Patients who already have recent labs from their primary physician can submit them; we order what's missing.
The cellular intervention
Most vitality protocols are delivered intravenously to support systemic homing of cells to sites of inflammation throughout the body.
- UC-MSC IV infusion. 50M cells (anti-inflammatory dose) or 100M cells (high-dose). Wharton's jelly umbilical-cord-derived mesenchymal stem cells, prepared in our ISO-accredited laboratory, viability-verified before infusion.
- Muse cell IV. 1.5×10⁷ (standard) or 3.0×10⁷ (high-dose). A multilineage-differentiating subset within the MSC population with stress-tolerance and homing characteristics that distinguish them from conventional MSCs.[5]
- Systemic exosome infusion. The cell-free, extracellular-vesicle fraction. Useful as an adjunct or in patients for whom whole-cell infusion is not appropriate.

◆ **Provided records**
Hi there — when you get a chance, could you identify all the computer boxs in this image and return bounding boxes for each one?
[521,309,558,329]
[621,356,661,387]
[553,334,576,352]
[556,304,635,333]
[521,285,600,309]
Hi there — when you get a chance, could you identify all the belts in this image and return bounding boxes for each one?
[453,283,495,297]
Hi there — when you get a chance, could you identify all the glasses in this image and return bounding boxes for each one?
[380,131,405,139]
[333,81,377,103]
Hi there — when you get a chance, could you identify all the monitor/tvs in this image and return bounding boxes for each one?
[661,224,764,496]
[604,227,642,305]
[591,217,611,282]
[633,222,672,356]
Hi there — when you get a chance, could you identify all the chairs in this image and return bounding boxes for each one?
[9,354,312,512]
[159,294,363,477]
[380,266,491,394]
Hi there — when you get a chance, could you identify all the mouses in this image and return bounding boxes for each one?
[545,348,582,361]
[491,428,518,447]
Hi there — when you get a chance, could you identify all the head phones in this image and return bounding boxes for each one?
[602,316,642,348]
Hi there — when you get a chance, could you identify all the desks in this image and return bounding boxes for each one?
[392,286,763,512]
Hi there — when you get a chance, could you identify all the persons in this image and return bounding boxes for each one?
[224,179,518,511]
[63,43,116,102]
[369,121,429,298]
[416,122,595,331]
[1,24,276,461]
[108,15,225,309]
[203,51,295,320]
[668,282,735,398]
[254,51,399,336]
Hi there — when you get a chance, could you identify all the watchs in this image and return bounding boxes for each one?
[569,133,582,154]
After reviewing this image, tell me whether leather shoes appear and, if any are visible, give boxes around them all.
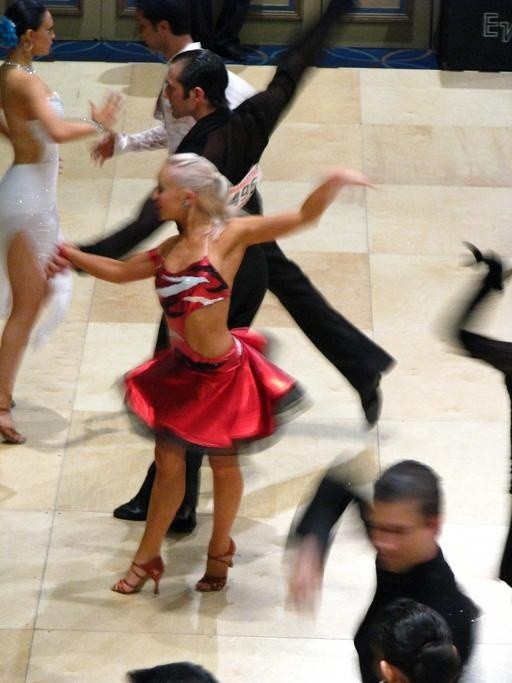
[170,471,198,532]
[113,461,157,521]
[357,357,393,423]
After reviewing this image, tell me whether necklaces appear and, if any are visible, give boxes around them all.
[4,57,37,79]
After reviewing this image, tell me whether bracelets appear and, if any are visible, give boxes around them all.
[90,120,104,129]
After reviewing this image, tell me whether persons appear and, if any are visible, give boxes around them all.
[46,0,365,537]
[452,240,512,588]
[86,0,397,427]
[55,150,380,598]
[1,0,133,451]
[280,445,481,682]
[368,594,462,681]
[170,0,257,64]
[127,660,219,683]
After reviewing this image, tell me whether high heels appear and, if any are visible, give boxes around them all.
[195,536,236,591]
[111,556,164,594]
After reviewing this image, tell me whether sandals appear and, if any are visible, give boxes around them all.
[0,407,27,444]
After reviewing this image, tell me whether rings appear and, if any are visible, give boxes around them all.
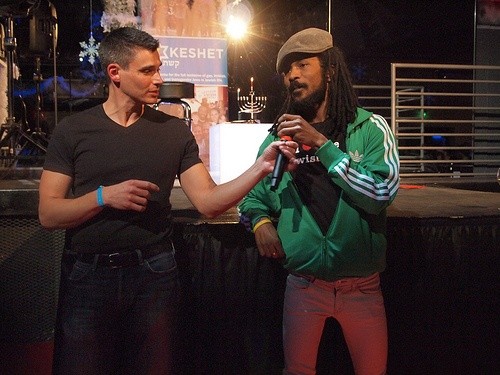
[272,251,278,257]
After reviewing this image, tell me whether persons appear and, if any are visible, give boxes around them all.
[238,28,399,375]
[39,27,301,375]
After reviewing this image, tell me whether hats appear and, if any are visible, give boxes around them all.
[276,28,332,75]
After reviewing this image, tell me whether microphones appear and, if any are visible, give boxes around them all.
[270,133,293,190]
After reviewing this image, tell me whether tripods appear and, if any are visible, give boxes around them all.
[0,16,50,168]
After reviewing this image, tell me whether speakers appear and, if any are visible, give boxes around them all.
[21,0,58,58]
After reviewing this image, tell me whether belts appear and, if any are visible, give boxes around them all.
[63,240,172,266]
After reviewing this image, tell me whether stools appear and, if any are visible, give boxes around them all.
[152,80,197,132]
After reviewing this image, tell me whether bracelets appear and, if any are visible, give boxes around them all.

◆ **Work task 1**
According to the text on stem cell treatment, what two doses are offered for the UC-MSC IV infusion?
◆ **Work task 2**
Write the next part of the text on stem cell treatment, picking up after its last sentence.

◆ **Response box 1**
50M cells (anti-inflammatory dose) or 100M cells (high-dose).

◆ **Response box 2**
- Combination protocols. UC-MSC paired with intra-articular injections at the same visit for patients with concurrent joint OA.
Dose, route, and frequency are calibrated to your baseline. There is no "default" anti-aging protocol.
Re-measurement
Follow-up labs are repeated at 3, 6, and 12 months. The point is not to manufacture progress; it's to measure honestly whether the protocol is moving the markers we said it would. If a patient's hsCRP, IL-6, and functional measures are improving, we have data. If they aren't, that's also data, and we adjust.
Realistic outcomes.
First 72 hours
The IV infusion itself takes 60 to 90 minutes in a private suite. Most patients experience nothing remarkable during or immediately after. Some report mild fatigue or a transient low-grade flush in the first 24 hours, both of which resolve without intervention. Hydration and rest are the only requirements that evening.
Weeks 1 to 6
Subjective improvements, when they appear, tend to surface in this window. The most common patient reports are improved sleep quality, faster recovery from exercise, reduced morning joint stiffness, and a stable baseline of energy through the day. These are subjective — we do not treat them as clinical endpoints. The labs at month three are the more honest signal.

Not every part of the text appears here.